Для чего нам так нужны были эти шелестящие паруса? Господи! Как же нас спасали «Капитаны»! Как это происходило, я так и не поняла, и кому ни пыталась рассказать – никто не понимал. Может быть, точнее всех сказал об этом один мой друг, очень хороший поэт: «Знаешь, может быть, в чем тут дело? В ритме». Может быть, ритмы гумилевских «Капитанов» помогают человеку жить. Возможно, он прав.

Новый 1949 год я встречала на 13-м лагпункте. Я вышла из барака, забралась куда-то на середину лагеря, где стояли деревья и была скамейка. Я сидела в 12 часов ночи на этой скамейке и отчаянно плакала. И это были мои последние слезы в лагере вплоть до самого освобождения. Не знаю, что я выплакала в ту ночь, не знаю, что произошло и как, но я поднялась без слез и, повторяю, больше до конца срока ни при каких обстоятельствах не плакала.

Когда вглядываешься в свою жизнь спустя полстолетия, как делаю я это сейчас, то понимаешь, насколько все было иррационально, как мало, собственно, делала я сама и как много делал для меня Кто-то Невидимый, Светлый, Любящий и Знающий, как знает, что делает, художник, композитор, поэт. Никакими собственными качествами я не могу объяснить, как я встала после всего, как подняла голову и шла потом по лагерю, веселая, стараясь не причинять зла и делать то, что в моих силах. Дело было не во мне. Это делал Тот, Кто был со мной, мой Ангел Хранитель, это была Его работа.

С пересылки всех отправляли очень быстро, работы там не было никакой. Меня сделали бригадиром. Это означало, что в пять часов утра я должна была ходить на хлеборезку, приносить хлеб в столовую и там раздавать, и также в обед я отвечала за то, что каждый получит свою миску баланды. И вот там тоже удивительный знак был мне послан. Пять часов утра в ноябре – это еще ночь. А надо сказать, что все действие романа «Странники ночи» разворачивается на протяжении нескольких ночей, отстоящих друг от друга во времени. Концовка романа такова: в небе загорается утренняя звезда. Так кончался роман – светом прекрасной звезды. И вот я чуть ли не в первый раз с деревянным подносом отправилась за хлебом. Совершеннейшая тьма, снег, холод. Я вышла и увидела прямо перед собой переливающуюся звезду. И это видение странным образом сплелось для меня с погибшим романом, с Даниилом, с которым мы уже двигались врозь, каждый своим путем, и с Россией. Объяснить этой последней связи я не умею. Но эта переливающаяся светлая звезда посреди страшной лагерной ночи как бы проникла своими лучами в мое сердце, как сияние России. И таким оно осталось.
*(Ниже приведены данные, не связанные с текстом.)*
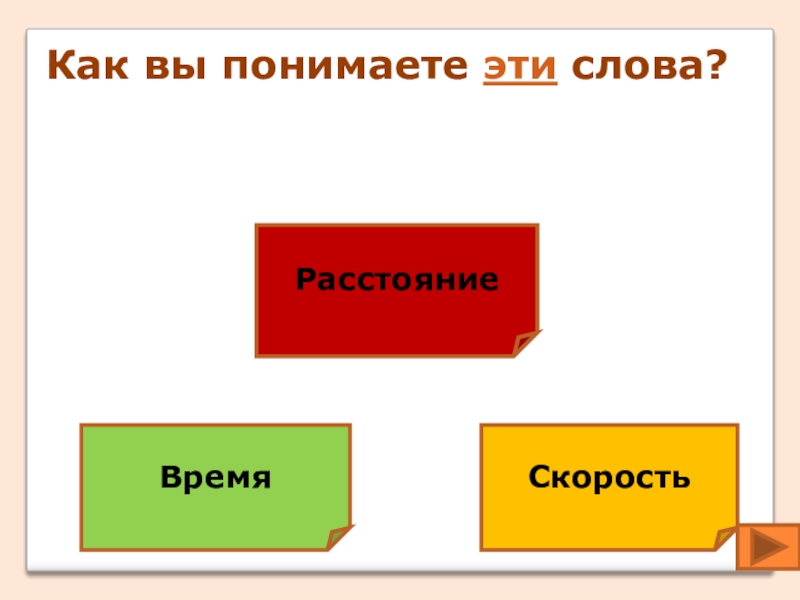 Как вы понимаете эти слова?

Расстояние

Время

Скорость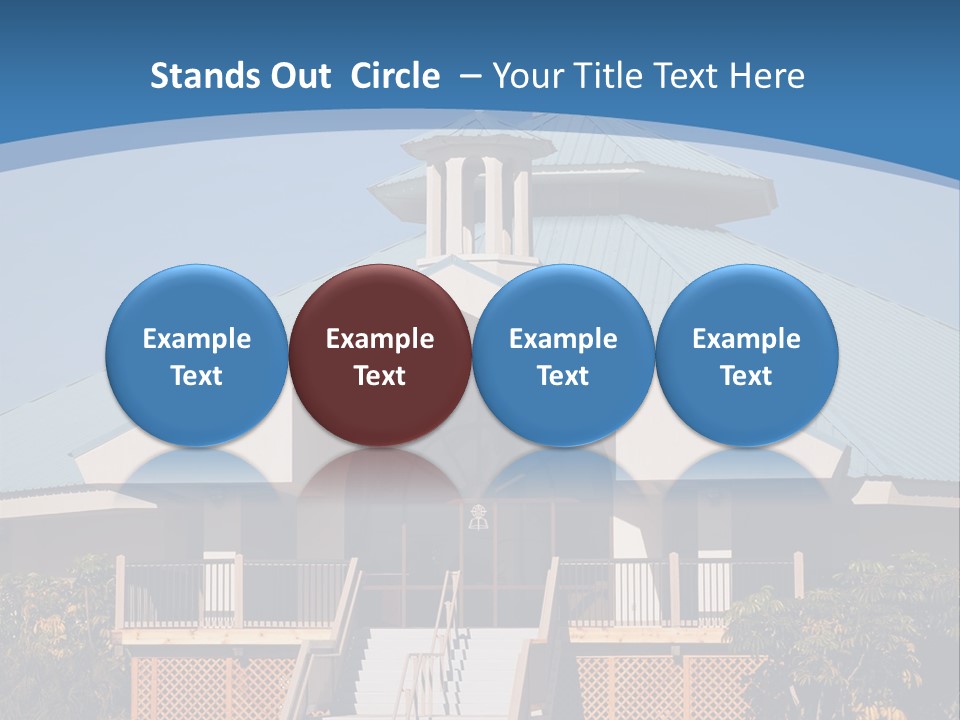 Stands Out Circle – Your Title Text Here

Example Text

Example Text

Example Text

Example Text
Глава 21. ЗА СЕМЬЮ ЗАБОРАМИ

Жизнь в лагере на любом лагпункте одинакова, тупа и бессмысленна: подъем – поверка – развод – работа – поверка – отбой.
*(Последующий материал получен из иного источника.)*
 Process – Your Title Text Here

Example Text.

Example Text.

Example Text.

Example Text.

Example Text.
События – письма и посылки. Письма только от самых близких родных. Я получала их от мамы, сама же имела право писать два письма в год. Лагерная самодеятельность – особая тема.
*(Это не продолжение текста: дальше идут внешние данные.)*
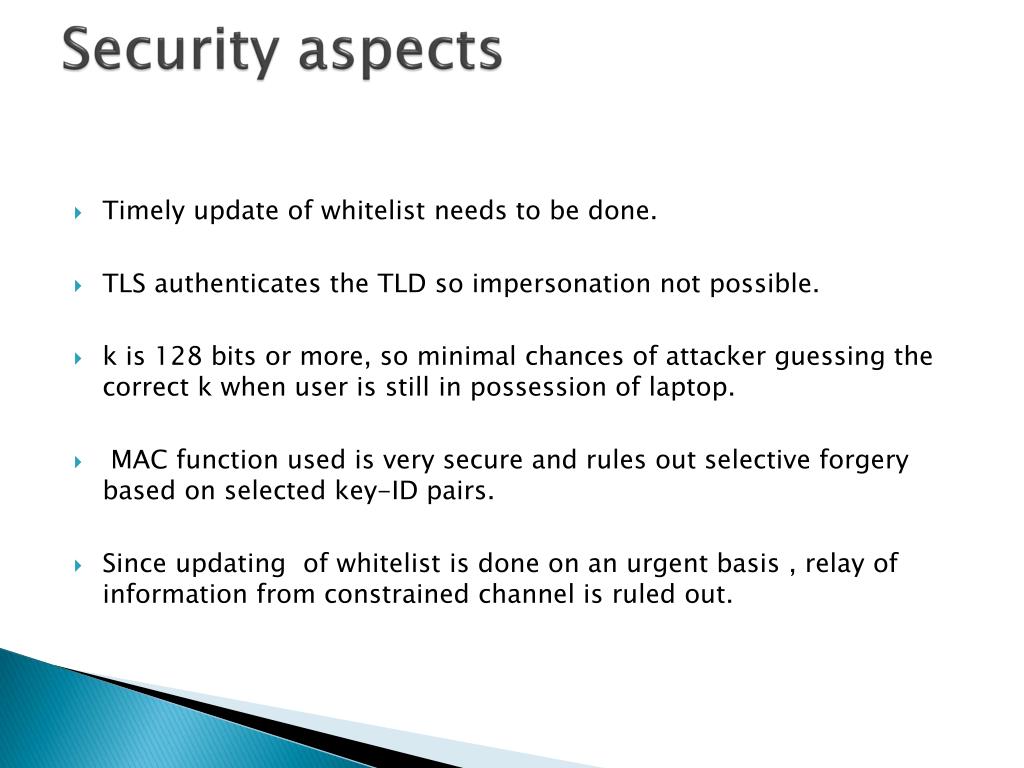 Security aspects

Timely update of whitelist needs to be done.

TLS authenticates the TLD so impersonation not possible.

k is 128 bits or more, so minimal chances of attacker guessing the correct k when user is still in possession of laptop.

MAC function used is very secure and rules out selective forgery based on selected key-ID pairs.

Since updating of whitelist is done on an urgent basis , relay of information from constrained channel is ruled out.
Все эти годы вспоминаются, как цепь отдельных событий, человеческих обликов, иногда почти приключений. Так я и буду рассказывать о них.

Каждый лагпункт – а я могу говорить о двух: о 6-м и 1-м, потому что пробыла там достаточное количество лет, – был как бы Советским Союзом в миниатюре и по национальному составу, и по отношениям между людьми и с начальством, да и по всему. То, что происходило на обширном пространстве Советского Союза, в миниатюре существовало за забором лагеря.

Лагерный забор – это очень высокий, метров около трех, тын из стволов тонких деревьев, составленных вплотную друг к другу. От этого тына внутрь лагеря шли три полосы колючей проволоки, сквозь которую пропущен ток, от тына наружу тоже три полосы проволоки под током. Там, где натянута проволока, еще и земля раскопана и проборонена. Это называется «бровка». В стихах моего друга поэта Коли Брауна так и говорится: «Ты за мужем. Ну а я – за семью заборами».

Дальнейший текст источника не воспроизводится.